Raw data:
....................
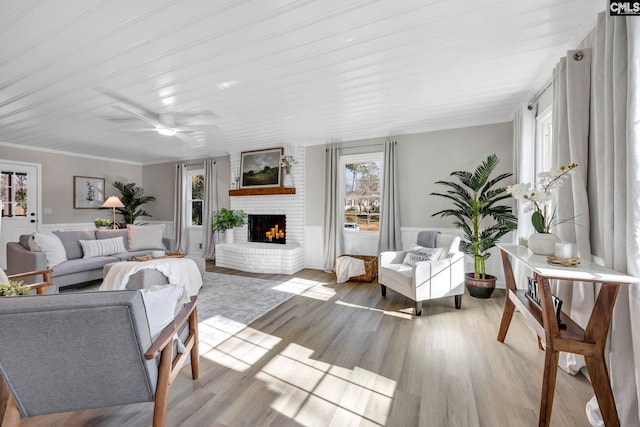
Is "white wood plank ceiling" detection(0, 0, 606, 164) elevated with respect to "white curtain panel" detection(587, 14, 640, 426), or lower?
elevated

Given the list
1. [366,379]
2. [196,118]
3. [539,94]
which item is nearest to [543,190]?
[539,94]

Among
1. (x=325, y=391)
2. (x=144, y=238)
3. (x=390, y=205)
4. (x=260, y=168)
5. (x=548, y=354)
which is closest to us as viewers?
(x=548, y=354)

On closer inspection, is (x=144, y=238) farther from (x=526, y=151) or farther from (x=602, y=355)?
(x=526, y=151)

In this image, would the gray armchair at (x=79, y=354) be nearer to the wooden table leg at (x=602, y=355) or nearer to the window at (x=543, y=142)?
the wooden table leg at (x=602, y=355)

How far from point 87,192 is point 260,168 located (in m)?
4.18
....................
What you are asked to do: In the records above, return only the line that contains "Given the list" and every line after it through the last, exactly as they appear.

Task response:
Given the list
1. [366,379]
2. [196,118]
3. [539,94]
which item is nearest to [543,190]?
[539,94]

Among
1. (x=325, y=391)
2. (x=144, y=238)
3. (x=390, y=205)
4. (x=260, y=168)
5. (x=548, y=354)
which is closest to us as viewers?
(x=548, y=354)

On closer inspection, is (x=144, y=238) farther from (x=526, y=151) or farther from (x=602, y=355)?
(x=526, y=151)

In this image, would the gray armchair at (x=79, y=354) be nearer to the wooden table leg at (x=602, y=355) or nearer to the window at (x=543, y=142)?
the wooden table leg at (x=602, y=355)

How far from point 87,192 is point 260,168 located (in m)?
4.18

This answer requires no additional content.